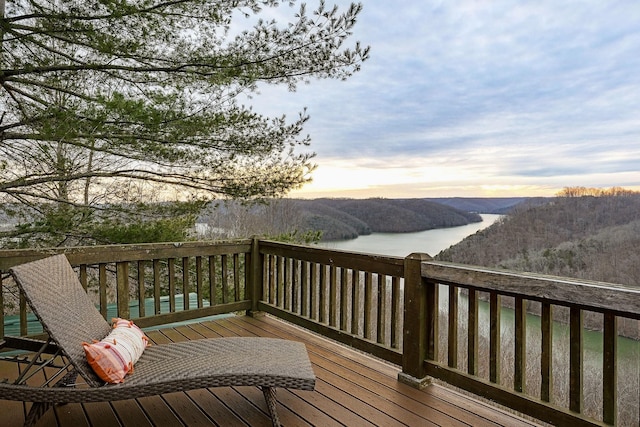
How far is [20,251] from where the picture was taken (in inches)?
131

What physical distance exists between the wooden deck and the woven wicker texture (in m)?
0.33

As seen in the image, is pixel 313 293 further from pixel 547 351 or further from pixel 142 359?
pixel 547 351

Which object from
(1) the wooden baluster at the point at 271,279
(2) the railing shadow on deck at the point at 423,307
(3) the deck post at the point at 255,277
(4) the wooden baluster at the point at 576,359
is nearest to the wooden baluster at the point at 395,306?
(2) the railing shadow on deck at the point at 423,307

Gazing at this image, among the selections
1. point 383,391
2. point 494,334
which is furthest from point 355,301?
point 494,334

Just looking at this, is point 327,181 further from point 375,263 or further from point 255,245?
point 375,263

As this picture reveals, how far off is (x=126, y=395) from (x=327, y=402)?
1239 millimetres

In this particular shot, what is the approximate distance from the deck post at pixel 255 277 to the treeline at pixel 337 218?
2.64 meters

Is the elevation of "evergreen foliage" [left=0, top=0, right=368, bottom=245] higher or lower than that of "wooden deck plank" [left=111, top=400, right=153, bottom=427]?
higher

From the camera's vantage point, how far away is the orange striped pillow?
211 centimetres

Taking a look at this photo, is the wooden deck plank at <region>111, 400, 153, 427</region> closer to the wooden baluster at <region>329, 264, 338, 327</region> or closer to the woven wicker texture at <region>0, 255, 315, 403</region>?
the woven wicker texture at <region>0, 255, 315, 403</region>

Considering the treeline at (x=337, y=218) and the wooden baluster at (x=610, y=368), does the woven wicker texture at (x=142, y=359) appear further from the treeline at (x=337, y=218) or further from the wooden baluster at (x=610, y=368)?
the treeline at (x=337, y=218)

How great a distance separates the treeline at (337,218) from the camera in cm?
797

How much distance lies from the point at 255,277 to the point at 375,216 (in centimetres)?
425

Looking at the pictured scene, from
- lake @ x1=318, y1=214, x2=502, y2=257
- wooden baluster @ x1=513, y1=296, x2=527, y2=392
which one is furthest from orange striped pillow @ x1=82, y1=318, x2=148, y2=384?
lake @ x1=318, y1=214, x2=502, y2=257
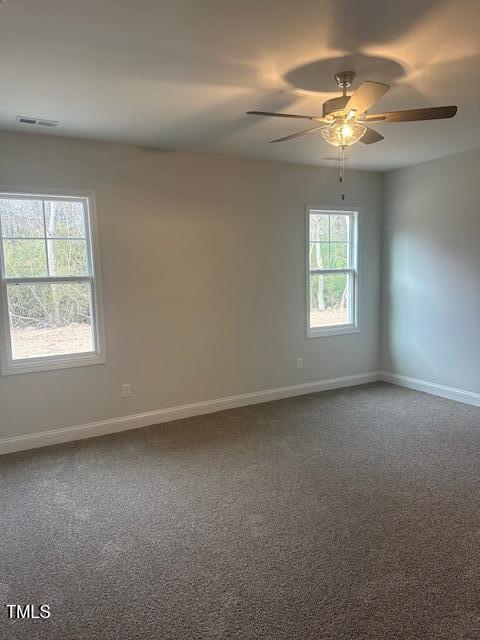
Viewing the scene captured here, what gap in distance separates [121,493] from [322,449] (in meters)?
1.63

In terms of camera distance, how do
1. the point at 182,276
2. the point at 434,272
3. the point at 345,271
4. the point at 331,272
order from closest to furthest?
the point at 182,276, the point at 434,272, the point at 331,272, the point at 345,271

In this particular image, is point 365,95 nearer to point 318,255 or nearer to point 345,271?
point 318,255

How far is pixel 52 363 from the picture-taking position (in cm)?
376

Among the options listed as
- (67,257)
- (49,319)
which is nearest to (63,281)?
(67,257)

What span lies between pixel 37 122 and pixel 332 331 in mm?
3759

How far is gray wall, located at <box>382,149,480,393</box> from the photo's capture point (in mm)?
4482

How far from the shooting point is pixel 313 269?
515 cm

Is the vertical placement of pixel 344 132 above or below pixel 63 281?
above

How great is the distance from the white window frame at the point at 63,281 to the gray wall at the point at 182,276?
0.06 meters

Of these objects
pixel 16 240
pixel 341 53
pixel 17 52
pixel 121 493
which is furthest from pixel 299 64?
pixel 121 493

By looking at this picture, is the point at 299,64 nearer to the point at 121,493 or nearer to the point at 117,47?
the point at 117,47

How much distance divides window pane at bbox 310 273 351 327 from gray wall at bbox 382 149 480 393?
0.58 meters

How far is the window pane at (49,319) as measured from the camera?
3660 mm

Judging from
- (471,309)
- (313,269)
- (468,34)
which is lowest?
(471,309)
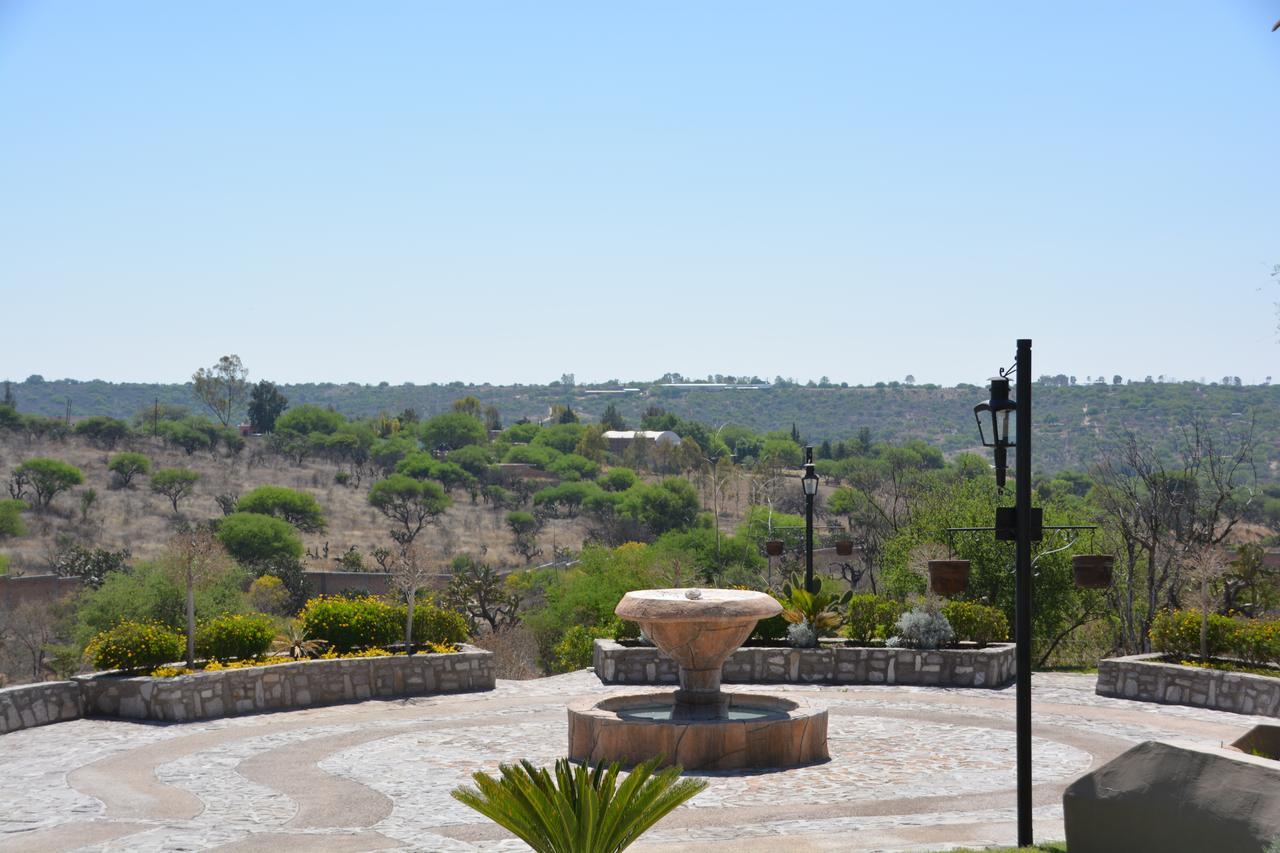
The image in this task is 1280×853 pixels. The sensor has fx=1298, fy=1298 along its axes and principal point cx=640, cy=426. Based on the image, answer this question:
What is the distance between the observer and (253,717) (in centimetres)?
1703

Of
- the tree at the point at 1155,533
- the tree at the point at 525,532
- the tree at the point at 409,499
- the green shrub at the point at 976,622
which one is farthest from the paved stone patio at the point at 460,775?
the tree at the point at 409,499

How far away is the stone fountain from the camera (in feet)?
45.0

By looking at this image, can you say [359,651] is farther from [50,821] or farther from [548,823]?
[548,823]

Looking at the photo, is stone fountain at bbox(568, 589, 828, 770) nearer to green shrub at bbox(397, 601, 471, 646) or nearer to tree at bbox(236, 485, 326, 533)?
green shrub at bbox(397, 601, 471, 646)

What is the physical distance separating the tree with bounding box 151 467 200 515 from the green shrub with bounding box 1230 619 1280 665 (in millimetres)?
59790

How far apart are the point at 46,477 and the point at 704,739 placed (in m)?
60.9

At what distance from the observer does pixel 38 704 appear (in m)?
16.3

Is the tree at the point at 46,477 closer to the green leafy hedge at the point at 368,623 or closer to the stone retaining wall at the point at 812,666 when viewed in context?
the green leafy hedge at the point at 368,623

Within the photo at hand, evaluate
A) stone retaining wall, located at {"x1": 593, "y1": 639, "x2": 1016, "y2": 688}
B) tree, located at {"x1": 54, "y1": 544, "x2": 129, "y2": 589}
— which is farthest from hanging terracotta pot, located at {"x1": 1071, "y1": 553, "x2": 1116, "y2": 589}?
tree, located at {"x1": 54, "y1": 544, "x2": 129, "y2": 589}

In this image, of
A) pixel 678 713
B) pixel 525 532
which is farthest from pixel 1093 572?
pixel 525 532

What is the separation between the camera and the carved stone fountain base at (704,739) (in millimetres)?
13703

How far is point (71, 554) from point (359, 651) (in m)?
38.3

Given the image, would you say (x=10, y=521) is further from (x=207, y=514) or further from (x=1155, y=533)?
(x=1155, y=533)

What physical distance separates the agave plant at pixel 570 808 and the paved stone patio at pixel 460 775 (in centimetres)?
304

::::

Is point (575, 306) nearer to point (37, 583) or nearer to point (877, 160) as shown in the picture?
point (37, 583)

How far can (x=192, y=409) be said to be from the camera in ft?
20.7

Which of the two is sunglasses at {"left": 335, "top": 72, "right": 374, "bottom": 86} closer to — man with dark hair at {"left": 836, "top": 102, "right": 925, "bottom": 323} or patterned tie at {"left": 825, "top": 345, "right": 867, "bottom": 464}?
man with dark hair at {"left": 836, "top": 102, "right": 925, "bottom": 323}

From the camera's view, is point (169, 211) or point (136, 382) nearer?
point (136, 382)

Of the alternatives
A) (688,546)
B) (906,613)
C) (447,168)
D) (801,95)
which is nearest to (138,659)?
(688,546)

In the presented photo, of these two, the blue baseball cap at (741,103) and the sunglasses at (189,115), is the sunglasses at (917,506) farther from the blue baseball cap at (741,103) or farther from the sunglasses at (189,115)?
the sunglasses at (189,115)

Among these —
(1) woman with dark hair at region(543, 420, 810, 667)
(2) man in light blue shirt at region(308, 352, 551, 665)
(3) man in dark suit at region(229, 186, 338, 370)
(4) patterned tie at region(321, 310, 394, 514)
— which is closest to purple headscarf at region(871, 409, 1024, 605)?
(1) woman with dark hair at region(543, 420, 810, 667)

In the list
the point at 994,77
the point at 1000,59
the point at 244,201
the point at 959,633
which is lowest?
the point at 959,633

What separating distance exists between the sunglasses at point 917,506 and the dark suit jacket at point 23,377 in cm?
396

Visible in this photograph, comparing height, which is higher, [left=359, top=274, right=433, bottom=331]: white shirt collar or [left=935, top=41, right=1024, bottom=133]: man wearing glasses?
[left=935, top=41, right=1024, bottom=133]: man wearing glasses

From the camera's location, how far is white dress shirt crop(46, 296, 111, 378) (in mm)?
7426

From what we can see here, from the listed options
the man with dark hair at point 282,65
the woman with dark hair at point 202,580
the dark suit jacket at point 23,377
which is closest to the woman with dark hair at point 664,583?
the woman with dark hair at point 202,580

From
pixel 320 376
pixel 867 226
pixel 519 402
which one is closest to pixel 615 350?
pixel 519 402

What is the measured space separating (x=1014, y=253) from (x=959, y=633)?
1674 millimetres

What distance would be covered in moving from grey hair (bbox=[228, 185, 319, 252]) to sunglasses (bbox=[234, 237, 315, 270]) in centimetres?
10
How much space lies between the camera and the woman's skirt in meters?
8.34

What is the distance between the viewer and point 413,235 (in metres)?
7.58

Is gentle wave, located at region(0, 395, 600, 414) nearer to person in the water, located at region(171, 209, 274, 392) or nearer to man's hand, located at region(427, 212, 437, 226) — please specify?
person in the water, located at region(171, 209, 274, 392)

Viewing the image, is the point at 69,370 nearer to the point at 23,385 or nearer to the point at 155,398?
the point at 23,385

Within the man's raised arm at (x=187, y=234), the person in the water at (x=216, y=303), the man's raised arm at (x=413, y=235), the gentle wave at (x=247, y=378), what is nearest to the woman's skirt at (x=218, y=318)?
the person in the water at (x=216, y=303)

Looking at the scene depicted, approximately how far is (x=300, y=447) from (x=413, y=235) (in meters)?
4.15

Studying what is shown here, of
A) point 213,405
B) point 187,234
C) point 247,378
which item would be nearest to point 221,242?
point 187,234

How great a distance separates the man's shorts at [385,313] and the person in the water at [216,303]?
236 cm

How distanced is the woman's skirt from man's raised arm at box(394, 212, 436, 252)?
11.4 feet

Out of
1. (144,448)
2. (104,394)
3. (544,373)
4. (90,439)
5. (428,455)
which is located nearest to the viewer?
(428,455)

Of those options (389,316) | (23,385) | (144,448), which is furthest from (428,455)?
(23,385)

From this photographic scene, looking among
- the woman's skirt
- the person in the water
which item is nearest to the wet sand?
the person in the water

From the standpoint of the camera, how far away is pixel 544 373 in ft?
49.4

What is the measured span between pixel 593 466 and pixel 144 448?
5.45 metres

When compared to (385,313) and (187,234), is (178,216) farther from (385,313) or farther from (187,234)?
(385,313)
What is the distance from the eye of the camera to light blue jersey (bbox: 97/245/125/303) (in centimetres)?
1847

::::

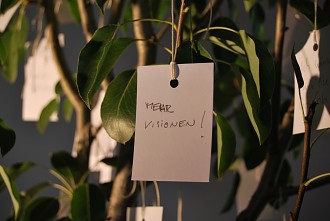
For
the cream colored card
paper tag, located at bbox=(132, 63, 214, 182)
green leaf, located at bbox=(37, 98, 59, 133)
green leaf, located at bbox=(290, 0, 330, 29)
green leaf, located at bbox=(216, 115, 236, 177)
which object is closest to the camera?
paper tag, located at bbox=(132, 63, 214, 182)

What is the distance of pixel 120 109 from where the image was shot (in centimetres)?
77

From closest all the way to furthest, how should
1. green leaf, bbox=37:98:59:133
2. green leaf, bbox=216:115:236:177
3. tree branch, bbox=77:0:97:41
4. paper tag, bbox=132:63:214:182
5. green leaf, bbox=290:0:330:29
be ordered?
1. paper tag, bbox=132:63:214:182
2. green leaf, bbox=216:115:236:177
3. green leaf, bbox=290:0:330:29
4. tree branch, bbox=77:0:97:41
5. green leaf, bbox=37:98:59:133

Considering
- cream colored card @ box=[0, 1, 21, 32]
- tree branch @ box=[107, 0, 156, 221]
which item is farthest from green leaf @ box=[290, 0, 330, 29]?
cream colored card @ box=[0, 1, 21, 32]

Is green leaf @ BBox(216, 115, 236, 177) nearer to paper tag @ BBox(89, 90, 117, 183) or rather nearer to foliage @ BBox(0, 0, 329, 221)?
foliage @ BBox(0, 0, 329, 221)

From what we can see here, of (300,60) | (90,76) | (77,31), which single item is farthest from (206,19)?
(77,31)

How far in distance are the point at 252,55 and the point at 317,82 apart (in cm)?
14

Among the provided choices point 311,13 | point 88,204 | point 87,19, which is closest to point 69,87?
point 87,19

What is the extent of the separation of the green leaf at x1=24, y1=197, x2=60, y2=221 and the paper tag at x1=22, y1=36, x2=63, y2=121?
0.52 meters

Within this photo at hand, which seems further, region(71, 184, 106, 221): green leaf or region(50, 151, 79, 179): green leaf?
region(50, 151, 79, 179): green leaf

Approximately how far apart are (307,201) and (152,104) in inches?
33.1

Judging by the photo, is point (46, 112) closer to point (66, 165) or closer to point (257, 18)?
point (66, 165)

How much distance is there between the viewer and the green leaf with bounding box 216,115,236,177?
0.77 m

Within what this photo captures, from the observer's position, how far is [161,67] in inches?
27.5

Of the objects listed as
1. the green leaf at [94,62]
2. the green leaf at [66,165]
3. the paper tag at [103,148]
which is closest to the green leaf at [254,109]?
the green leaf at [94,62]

::::

What you will do:
Express the entries from the line with "Just looking at" to the line with "211 centimetres" as a two-column CSV with the headers text and answer. Use one row per entry, and put each value in a single quoted field with its line breaks turned into spaces.

Task answer:
text,answer
"Just looking at this, is point 327,181 further from point 375,263 or further from point 255,245?","point 375,263"
"As this picture reveals, how far off is (x=126, y=395) from (x=327, y=402)?","1239 millimetres"
"In this particular shot, what is the approximate distance from the deck post at pixel 255 277 to the treeline at pixel 337 218?","2.64 meters"
"Is the elevation of ""evergreen foliage"" [left=0, top=0, right=368, bottom=245] higher or lower than that of ""wooden deck plank"" [left=111, top=400, right=153, bottom=427]?","higher"
"From the camera's vantage point, how far away is the orange striped pillow?","211 centimetres"